Task goal: Copy out exactly, and only, the lines from the one containing "Kladivo POWERPLUS POWDP15680 (bez baterie)" through the end of the entries. No pictures.
(Extracted entries begins)
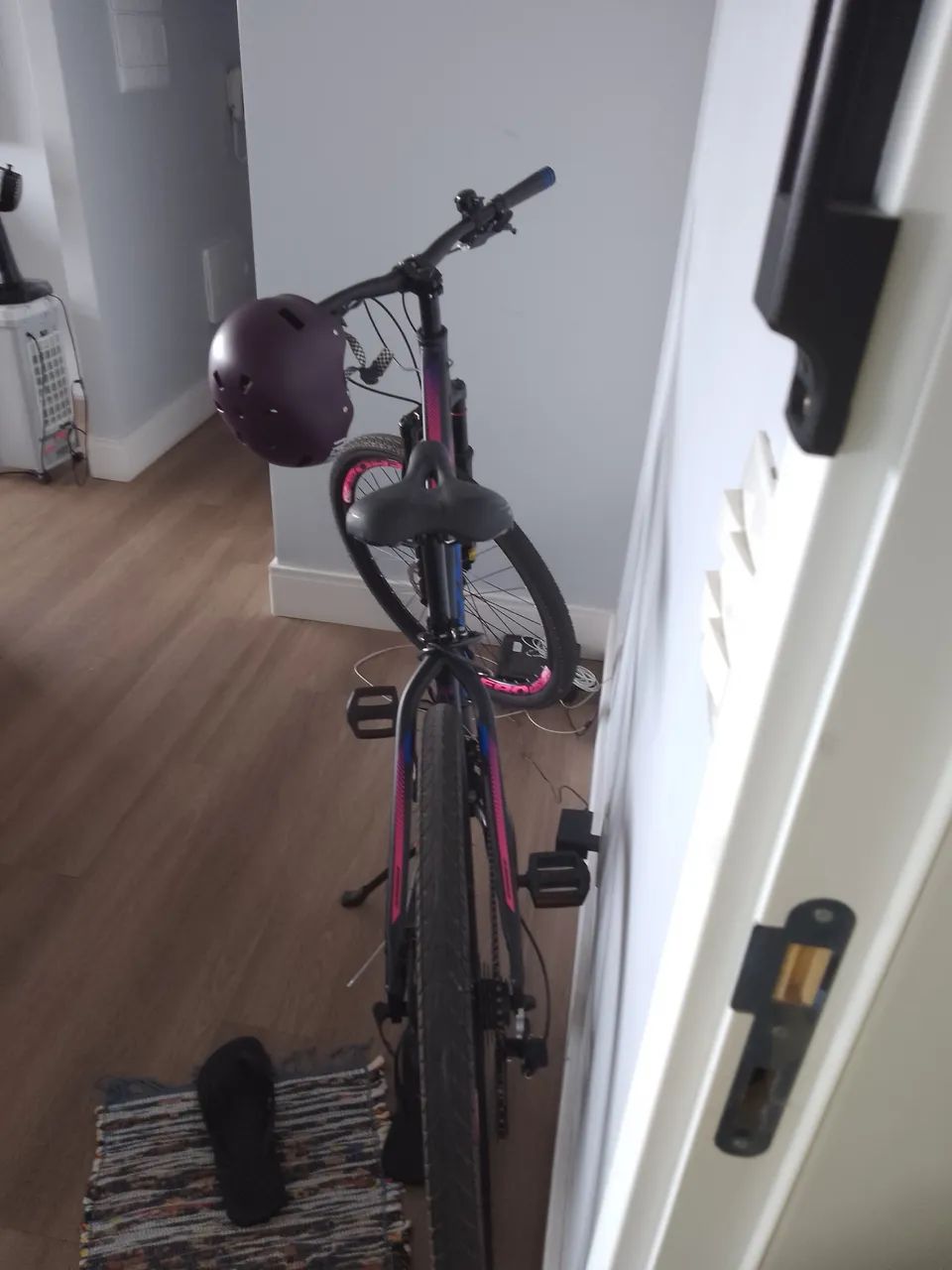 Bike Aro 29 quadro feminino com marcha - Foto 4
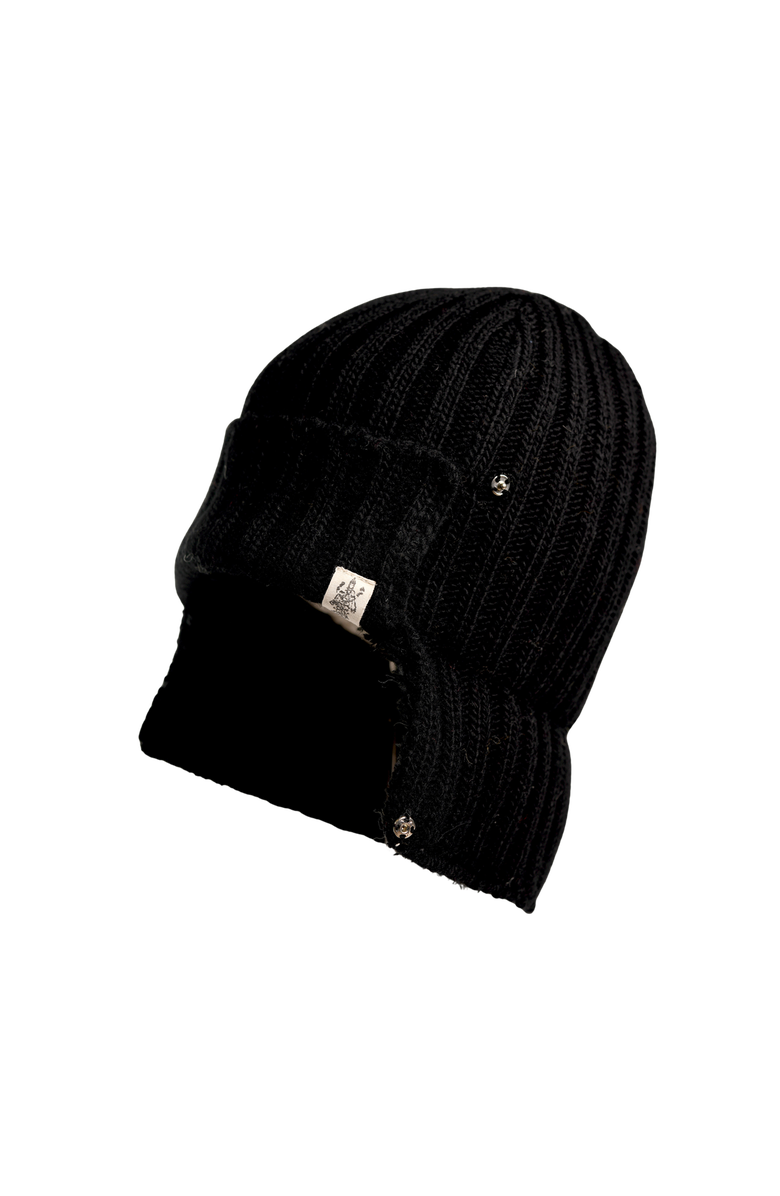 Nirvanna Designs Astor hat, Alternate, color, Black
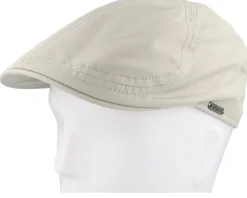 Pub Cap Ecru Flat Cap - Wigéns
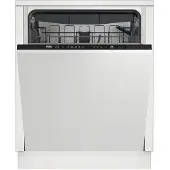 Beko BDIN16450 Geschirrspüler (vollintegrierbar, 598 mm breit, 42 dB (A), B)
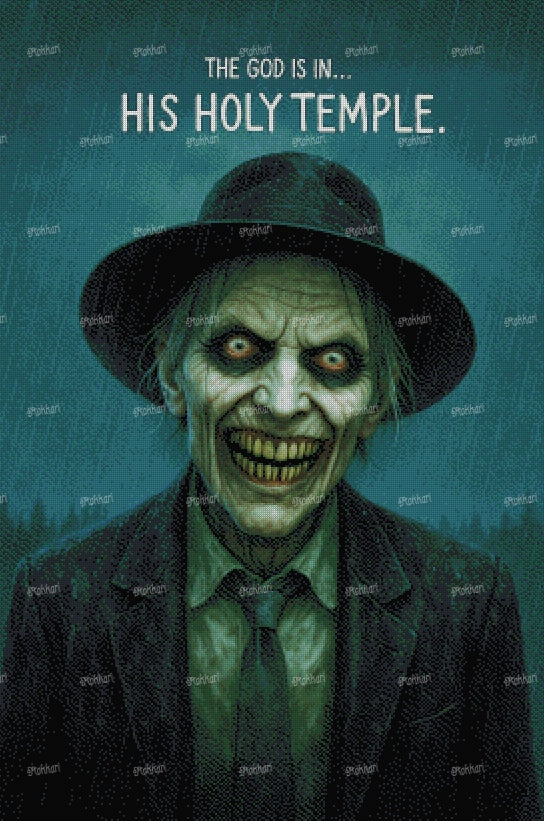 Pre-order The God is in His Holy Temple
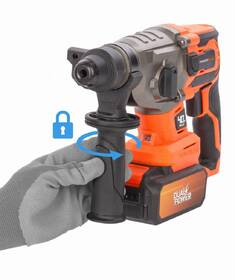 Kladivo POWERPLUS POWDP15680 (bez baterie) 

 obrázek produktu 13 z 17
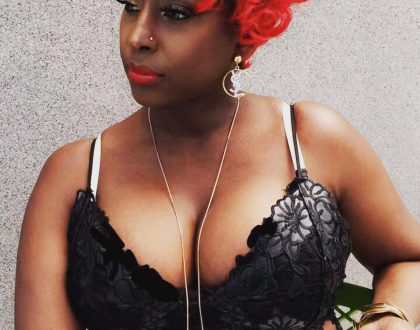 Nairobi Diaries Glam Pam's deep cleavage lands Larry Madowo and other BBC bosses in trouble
(Extracted entries ends)
Exercise answer:
 Kladivo POWERPLUS POWDP15680 (bez baterie) 

 obrázek produktu 13 z 17
 Nairobi Diaries Glam Pam's deep cleavage lands Larry Madowo and other BBC bosses in trouble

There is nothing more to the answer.